Return every line below that contains the word "separation".

Extracted records
▼
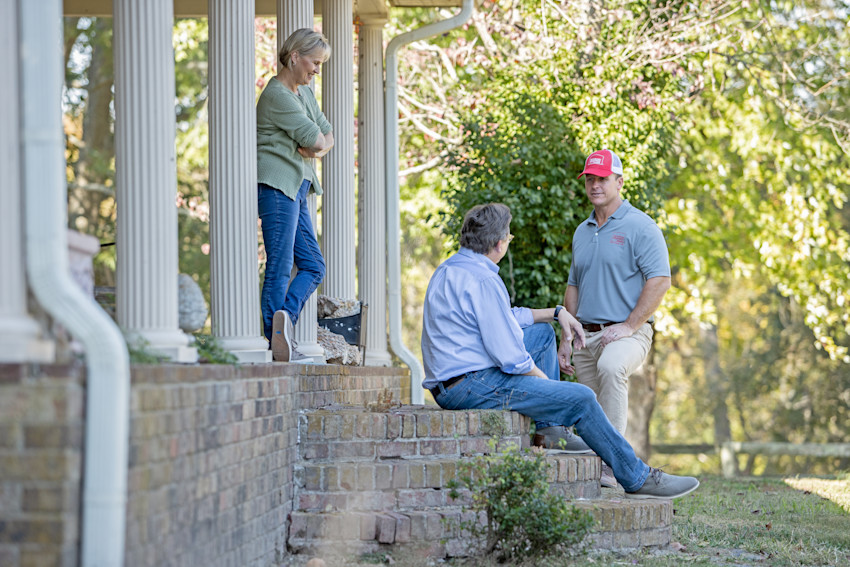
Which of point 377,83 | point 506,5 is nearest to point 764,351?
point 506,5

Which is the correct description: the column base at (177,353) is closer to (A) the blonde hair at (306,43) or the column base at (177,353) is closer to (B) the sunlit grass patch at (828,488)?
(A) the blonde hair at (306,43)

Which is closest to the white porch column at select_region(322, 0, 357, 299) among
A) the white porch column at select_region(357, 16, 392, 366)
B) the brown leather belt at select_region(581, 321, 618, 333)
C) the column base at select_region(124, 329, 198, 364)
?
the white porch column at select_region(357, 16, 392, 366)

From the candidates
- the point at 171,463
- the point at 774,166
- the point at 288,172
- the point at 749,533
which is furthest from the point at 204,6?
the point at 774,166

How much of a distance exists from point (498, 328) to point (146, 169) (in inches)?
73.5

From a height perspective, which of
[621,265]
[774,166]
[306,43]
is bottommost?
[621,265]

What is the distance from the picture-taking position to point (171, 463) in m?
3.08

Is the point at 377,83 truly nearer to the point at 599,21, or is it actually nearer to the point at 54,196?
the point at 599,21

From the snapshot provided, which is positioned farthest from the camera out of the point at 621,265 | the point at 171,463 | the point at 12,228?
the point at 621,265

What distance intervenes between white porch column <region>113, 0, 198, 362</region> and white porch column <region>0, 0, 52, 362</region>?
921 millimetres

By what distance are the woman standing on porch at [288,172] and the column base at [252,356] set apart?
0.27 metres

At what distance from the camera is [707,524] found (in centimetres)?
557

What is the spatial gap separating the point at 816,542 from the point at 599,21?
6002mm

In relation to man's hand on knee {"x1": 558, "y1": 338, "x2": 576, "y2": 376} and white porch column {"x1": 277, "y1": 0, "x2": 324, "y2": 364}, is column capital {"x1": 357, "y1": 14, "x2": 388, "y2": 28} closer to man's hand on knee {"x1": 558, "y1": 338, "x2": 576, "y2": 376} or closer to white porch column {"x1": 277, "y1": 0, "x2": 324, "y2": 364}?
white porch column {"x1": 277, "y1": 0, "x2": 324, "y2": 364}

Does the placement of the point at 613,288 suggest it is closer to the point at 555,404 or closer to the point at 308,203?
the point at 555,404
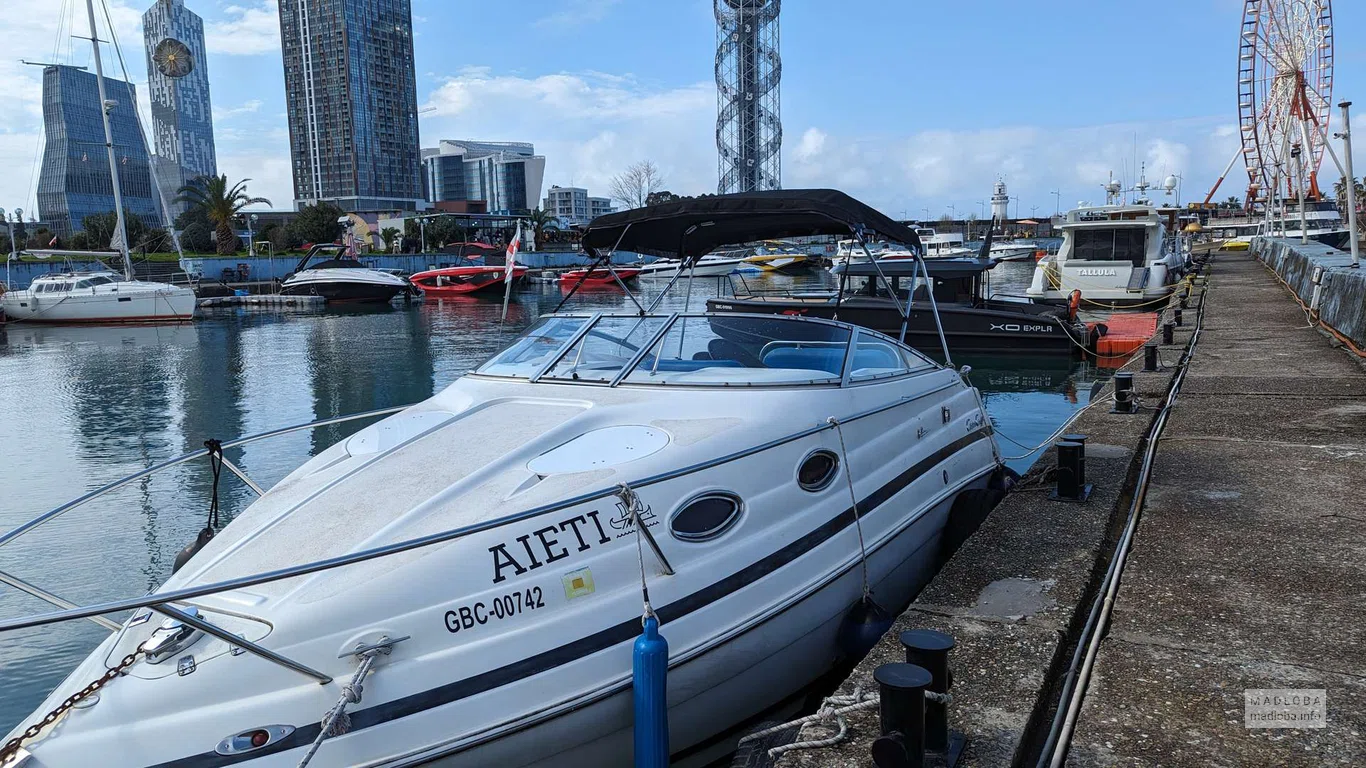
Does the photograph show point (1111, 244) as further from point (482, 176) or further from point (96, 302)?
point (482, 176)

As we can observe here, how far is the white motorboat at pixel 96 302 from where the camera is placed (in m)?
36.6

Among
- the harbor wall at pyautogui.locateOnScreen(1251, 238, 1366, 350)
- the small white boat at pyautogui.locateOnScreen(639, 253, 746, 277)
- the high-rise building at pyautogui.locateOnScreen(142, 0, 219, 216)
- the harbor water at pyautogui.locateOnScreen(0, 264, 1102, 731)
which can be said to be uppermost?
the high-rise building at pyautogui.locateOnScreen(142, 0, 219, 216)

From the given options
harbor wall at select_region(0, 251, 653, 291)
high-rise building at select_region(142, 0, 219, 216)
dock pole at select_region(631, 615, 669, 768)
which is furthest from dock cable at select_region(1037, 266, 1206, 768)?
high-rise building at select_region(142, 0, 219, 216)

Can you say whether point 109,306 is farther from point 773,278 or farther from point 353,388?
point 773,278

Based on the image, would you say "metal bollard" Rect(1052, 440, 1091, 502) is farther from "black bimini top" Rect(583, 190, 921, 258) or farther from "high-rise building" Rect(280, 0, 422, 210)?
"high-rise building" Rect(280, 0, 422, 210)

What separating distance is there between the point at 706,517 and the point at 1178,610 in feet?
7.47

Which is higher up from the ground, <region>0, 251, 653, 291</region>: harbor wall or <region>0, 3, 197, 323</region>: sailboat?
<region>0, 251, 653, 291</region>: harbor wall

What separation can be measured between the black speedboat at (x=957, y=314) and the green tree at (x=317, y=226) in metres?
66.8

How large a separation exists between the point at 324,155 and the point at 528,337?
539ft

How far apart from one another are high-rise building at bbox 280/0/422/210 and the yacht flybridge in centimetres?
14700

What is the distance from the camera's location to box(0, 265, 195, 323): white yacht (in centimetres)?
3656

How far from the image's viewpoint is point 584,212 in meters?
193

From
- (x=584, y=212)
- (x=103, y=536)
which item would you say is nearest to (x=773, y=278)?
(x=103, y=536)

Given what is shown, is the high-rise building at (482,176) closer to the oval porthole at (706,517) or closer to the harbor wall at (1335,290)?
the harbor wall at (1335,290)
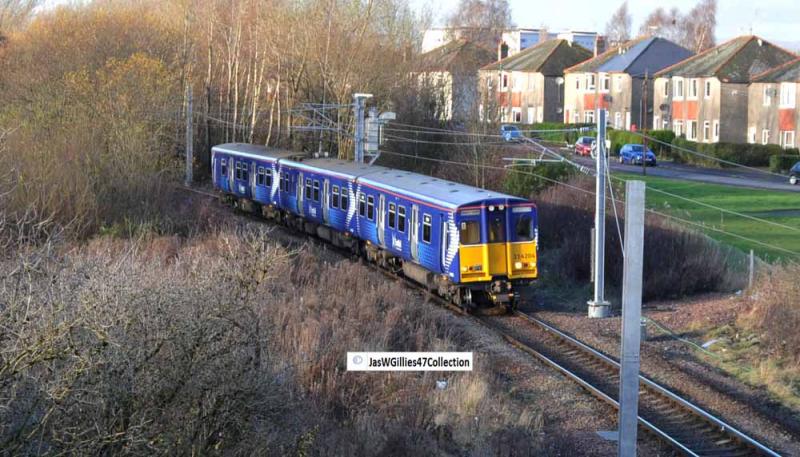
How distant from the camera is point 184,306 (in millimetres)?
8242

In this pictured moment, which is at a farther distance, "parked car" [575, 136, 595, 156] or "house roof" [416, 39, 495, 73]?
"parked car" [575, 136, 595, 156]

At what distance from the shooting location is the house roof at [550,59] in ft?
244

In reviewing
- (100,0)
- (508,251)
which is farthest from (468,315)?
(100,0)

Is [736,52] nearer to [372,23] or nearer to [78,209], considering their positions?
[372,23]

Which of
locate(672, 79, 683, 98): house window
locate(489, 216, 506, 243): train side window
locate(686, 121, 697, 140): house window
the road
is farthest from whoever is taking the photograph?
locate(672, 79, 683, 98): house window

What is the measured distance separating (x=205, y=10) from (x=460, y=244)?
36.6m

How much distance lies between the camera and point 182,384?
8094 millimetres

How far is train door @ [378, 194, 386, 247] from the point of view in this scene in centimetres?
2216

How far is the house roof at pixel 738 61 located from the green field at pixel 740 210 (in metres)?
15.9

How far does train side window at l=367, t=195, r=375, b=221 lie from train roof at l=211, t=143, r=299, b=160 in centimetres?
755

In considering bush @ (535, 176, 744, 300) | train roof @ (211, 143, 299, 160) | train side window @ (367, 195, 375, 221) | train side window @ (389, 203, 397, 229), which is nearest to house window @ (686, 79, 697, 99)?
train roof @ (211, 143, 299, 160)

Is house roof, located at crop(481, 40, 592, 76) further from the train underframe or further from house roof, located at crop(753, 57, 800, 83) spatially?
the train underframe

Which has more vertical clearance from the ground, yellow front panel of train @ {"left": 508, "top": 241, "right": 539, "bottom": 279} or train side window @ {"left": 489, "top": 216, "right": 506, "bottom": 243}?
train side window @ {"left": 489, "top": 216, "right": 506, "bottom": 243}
▲
▼
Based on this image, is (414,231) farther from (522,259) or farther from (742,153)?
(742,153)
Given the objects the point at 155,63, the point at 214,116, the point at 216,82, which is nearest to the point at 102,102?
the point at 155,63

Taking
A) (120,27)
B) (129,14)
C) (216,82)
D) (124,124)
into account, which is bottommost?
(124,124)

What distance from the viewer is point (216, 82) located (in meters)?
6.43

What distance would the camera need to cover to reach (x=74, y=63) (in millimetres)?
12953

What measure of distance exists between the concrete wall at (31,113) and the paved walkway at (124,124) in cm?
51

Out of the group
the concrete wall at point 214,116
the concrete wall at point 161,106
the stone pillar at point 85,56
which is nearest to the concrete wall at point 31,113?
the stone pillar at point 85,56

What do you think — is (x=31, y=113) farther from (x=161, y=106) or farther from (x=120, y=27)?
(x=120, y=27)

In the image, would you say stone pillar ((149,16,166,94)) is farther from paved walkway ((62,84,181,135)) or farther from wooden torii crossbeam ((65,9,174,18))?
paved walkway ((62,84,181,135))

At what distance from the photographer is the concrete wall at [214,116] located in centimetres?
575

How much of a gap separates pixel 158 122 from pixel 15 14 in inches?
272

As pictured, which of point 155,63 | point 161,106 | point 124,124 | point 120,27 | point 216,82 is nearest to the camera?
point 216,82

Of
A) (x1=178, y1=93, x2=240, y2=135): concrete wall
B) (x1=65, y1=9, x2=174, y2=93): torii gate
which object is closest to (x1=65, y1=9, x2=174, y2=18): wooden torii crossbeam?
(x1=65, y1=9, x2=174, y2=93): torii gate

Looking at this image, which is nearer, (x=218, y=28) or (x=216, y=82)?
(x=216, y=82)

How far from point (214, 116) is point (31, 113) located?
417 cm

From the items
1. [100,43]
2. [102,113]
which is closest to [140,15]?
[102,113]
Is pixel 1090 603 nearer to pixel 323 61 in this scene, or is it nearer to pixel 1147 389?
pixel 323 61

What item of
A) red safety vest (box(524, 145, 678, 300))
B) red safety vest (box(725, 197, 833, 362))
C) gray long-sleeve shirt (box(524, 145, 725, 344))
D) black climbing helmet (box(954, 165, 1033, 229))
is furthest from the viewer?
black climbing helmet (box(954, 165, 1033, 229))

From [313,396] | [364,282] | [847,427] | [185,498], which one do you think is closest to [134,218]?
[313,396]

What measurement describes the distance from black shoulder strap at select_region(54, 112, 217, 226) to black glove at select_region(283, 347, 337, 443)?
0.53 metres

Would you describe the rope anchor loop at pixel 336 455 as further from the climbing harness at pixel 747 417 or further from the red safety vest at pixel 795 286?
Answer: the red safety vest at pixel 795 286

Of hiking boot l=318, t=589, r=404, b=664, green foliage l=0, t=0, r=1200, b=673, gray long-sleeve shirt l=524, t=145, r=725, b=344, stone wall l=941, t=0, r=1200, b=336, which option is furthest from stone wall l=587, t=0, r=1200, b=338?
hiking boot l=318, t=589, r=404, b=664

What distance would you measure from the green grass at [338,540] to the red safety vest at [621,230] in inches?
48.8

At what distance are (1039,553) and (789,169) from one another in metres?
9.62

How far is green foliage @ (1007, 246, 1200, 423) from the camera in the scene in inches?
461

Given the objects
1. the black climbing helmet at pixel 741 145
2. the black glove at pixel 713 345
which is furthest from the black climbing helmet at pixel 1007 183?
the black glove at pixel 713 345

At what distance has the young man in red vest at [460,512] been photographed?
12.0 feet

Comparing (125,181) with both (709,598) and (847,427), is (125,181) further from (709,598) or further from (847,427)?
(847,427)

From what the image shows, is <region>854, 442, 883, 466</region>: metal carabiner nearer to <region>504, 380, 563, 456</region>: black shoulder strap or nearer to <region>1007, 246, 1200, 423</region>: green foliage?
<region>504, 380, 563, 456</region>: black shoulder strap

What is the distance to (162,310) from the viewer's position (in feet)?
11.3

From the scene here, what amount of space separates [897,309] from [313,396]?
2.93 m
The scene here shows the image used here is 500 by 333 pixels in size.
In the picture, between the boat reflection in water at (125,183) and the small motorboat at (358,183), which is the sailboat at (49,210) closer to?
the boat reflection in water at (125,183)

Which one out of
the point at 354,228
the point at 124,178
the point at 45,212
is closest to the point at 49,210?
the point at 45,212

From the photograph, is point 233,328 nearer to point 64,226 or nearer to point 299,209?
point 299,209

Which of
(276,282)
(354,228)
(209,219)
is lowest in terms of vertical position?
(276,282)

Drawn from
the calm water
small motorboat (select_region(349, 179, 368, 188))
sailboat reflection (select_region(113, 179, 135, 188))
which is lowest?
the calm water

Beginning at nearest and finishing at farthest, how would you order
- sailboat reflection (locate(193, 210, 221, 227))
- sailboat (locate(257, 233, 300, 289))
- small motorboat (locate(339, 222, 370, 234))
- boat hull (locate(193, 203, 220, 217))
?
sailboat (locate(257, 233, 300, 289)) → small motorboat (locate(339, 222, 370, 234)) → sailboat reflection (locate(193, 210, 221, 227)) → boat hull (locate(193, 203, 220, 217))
▲
- [Final result]:
What separation can be measured between the black speedboat at (x=957, y=314) and the green tree at (x=317, y=226) in metres?
How large a separation exists between the point at 324,155 and the point at 528,337?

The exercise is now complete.